Data extracted from a collection
'''
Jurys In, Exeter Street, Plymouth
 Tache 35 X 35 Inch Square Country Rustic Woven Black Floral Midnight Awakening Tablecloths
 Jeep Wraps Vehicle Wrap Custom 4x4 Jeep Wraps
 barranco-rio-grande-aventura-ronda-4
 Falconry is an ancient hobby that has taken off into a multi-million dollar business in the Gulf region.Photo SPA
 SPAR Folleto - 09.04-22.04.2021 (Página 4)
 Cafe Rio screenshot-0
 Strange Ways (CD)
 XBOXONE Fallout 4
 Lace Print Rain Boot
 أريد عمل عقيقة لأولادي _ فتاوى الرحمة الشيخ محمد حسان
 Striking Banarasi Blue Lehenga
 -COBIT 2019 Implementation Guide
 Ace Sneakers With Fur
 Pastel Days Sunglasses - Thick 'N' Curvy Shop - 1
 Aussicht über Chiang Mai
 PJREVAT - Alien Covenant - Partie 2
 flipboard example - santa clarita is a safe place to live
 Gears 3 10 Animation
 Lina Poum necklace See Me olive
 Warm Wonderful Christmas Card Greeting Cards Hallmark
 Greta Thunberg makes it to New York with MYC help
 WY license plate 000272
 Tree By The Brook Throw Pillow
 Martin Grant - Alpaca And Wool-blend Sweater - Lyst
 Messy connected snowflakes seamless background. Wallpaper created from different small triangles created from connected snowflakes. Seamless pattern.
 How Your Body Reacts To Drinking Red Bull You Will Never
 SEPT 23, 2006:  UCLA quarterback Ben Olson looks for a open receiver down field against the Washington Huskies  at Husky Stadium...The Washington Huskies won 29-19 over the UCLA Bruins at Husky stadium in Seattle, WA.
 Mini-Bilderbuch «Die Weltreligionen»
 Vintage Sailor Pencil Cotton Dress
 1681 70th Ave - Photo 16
'''
→ **Exercise brief**
Which of the lines above carry the string "Photo"? Pick them out and copy them.

→ **Answer to the problem**
 Falconry is an ancient hobby that has taken off into a multi-million dollar business in the Gulf region.Photo SPA
 1681 70th Ave - Photo 16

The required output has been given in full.